Schon bald, nachdem die gesamte Betriebsanlage und alle Waggons im Jahr 1945 durch Feuer und Bomben zerstört worden waren, begann sich das Wiener Riesenrad wieder zu drehen - als Symbol für den Wiederaufbau der Stadt. Aus Gründen der Sicherheit und auch als Zeichen für die Rekonstruktion wurde die Anzahl der Waggons von 30 auf 15 reduziert.

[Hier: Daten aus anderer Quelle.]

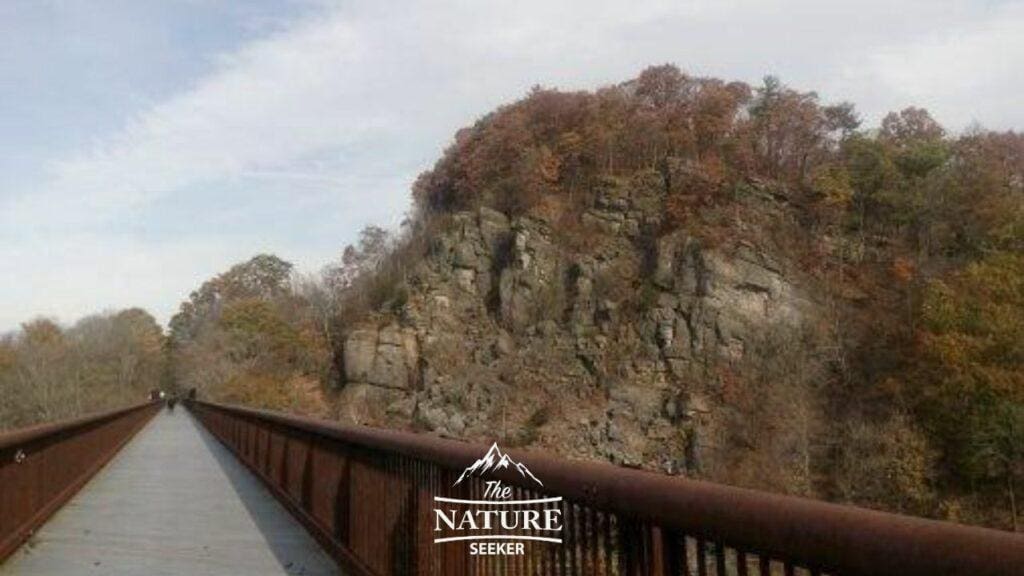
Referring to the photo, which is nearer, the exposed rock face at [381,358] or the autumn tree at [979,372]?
the autumn tree at [979,372]

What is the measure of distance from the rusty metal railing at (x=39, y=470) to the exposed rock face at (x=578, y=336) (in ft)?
202

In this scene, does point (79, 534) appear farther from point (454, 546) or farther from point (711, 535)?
point (711, 535)

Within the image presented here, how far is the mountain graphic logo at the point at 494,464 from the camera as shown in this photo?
4.39 metres

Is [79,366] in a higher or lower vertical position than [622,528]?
higher

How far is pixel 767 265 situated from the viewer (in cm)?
8688

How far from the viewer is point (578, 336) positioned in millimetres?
87875

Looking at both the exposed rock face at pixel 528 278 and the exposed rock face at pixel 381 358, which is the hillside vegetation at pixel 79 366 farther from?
the exposed rock face at pixel 528 278

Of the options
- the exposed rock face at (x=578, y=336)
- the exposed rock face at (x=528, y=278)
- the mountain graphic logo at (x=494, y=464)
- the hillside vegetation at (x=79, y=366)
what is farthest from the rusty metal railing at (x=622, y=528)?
the exposed rock face at (x=528, y=278)

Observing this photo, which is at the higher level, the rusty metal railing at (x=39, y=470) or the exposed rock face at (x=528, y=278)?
the exposed rock face at (x=528, y=278)

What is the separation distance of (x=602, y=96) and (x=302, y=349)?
44.6 m

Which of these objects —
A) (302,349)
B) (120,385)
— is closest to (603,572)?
(302,349)

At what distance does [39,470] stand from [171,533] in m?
1.81

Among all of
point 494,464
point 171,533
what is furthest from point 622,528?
point 171,533

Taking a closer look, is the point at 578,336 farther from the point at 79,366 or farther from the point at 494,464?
the point at 494,464
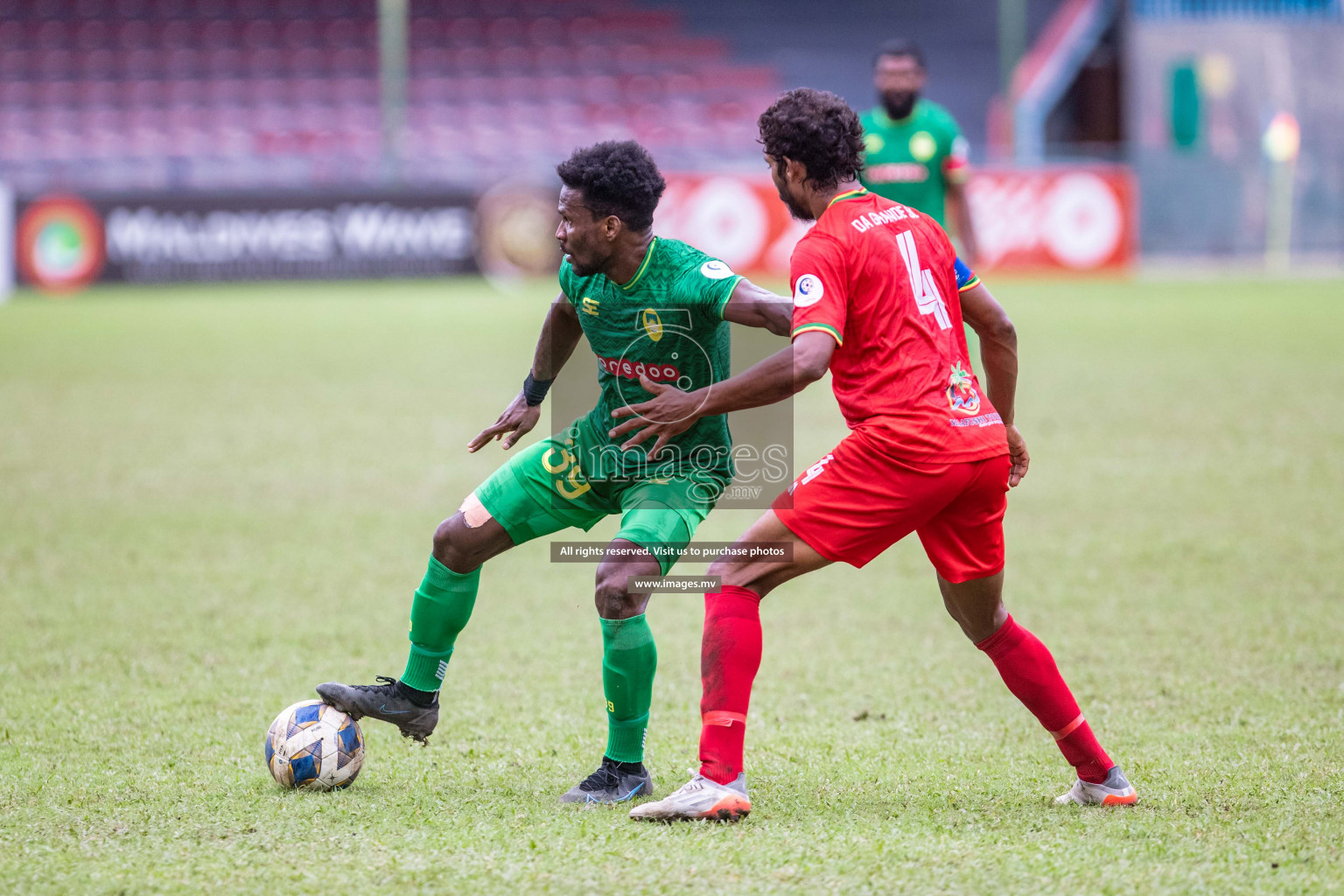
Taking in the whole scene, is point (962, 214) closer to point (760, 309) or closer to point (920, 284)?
point (760, 309)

Die Rundfahrt mit dem bekanntesten Riesenrad der Welt, einer Meisterleistung der Ingenieurskunst des 19. Jahrhunderts, nach den Plänen der englischen Ingenieure Walter B. Basset und Harry Hitchins, ist ein kulturelles und architektonisches Erlebnis für jeden Wienbesucher. Möglich sind ganz verschiedene Arten, die Fahrt zu gestalten - Im Stile des Jahres 1897, zu privaten Feiern oder bei einem romantischen Dinner zu zweit in einem der beiden Luxuswaggons, dem Jubiläumswaggon oder dem Kaiserwaggon.